Faded wood floors that have lost their luster can be rejuvenated or restored. Before you tackle coloring and shining your hardwood floor, it is essential that you know what type of finish was originally applied to the wood. Your hardwood floor may have a varnish, wax or shellac finish. The type of floor finish determines the method you can use to restore the color and shine to your wood floor.
Video of the Day
Determining the Finish
Hardwood floors installed prior to the 1960s typically have a shellac or varnish coating. Shellac and varnish finishes are indicated by flaking when the floor is scraped with a sharp implement. Before you can restore a shellacked or varnished floor, the entire wood surface will have to be sanded, removing the finish, and then restained and resurfaced. Wax finishes will form white bubbles or spots when exposed to water for about ten minutes. The white discoloration can be removed with steel wool and floor wax. Once you have determined the finish of the hardwood floor, you can decide how to restore the color and shine.
Colored Paste or Liquid Floor Waxes
Colored paste and liquid floor waxes are sold by different manufacturers at home improvement, discount and hardware stores. If your wood floor has a wax finish, colored paste and liquid floor waxes can be used to rejuvenate the wood. Clean the floor with a cleaner intended for wax finishes. Never use any cleaner that is water-based on a wax finish. Apply the colored wax to a buffing cloth, and rub the floor in circular motions until the floor begins to absorb the color and shine. If the floor is badly damaged, use fine steel wool pads to strip away the wax finish. Then apply colored paste or liquid wax to the floor, buff on, and then reseal the floor with a wood sealer.
Floor Renewing Treatments
Floor renewing products are available from many manufacturers aimed at reducing the time required to restore color and luster to your hardwood floor. These products are specially formulated for the type of finish on your hardwood floor. Some treatments spray onto the floor in varying amounts of gloss finishes and create a protective barrier over the wood.
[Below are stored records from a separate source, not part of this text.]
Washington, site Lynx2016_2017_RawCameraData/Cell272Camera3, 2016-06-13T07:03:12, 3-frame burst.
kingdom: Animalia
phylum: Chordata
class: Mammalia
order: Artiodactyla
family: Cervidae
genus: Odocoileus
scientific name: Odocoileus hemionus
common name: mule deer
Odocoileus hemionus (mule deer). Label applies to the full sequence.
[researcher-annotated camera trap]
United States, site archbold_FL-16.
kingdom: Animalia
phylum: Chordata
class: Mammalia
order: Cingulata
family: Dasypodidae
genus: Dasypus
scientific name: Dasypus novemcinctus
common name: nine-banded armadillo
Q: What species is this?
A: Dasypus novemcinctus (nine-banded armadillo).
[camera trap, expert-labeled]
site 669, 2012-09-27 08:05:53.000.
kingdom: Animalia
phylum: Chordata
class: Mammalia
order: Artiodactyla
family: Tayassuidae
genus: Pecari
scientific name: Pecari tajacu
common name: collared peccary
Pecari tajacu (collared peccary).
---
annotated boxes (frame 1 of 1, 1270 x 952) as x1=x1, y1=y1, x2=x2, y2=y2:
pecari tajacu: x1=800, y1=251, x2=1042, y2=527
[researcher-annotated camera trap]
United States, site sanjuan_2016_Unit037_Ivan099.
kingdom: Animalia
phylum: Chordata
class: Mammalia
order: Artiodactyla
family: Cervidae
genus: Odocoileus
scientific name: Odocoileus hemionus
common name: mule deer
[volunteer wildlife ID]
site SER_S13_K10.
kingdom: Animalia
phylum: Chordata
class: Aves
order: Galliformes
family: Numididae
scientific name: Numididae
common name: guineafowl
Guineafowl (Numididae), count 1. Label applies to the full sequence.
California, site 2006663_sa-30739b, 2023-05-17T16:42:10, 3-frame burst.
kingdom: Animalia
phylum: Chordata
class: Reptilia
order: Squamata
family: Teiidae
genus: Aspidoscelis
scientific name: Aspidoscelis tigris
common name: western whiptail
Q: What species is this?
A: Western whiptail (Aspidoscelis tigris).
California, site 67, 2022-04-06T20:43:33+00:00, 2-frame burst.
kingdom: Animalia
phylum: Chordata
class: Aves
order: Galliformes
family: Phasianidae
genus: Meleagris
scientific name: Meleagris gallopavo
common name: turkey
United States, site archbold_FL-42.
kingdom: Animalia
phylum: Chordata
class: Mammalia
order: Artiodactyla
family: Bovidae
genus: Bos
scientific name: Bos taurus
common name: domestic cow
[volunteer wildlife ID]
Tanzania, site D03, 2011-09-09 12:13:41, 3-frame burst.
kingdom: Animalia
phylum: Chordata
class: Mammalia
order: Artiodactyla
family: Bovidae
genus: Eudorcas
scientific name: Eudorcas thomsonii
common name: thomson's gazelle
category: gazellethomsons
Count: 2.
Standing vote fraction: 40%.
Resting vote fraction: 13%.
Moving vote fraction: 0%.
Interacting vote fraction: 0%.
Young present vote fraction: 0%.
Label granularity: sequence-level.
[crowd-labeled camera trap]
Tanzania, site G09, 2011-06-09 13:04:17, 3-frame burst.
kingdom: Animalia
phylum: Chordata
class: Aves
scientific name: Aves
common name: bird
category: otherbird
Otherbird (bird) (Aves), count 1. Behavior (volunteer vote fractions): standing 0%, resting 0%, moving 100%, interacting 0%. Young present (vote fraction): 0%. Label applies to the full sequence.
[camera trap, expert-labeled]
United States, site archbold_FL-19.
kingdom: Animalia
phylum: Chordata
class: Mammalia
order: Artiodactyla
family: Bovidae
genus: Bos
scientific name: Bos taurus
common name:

These sprays are temporary solutions and last for a matter of months, or less if the area is a high traffic region of your floor. Some floor-renewing treatments are sold as combination deep-cleaning and restorative products. These type of products perform a double duty in cleaning the wood as well as providing color and shine.
Wood Stains and Sealants
When a floor has been neglected for a very long time, it might be necessary to strip the finish, sand the floor and start over. Deeply gouged and scratched wood needs to be repaired with wood putty. Sanding the floor will allow the wood to absorb fresh stain, giving the wood a vibrant color again. Loss of shine is a loss of finish. A wood floor’s finish does more than just provide a layer of attractive gloss. The finish protects the color and the wood from damage. To restain a floor, clean the floor thoroughly with a wood floor cleaner. Sand the floor to remove the original finish. Stain the floor and seal the wood. It is important to allow each coat of stain or sealant to dry completely before applying the next layer to decrease the likelihood of bubbles forming on the floor.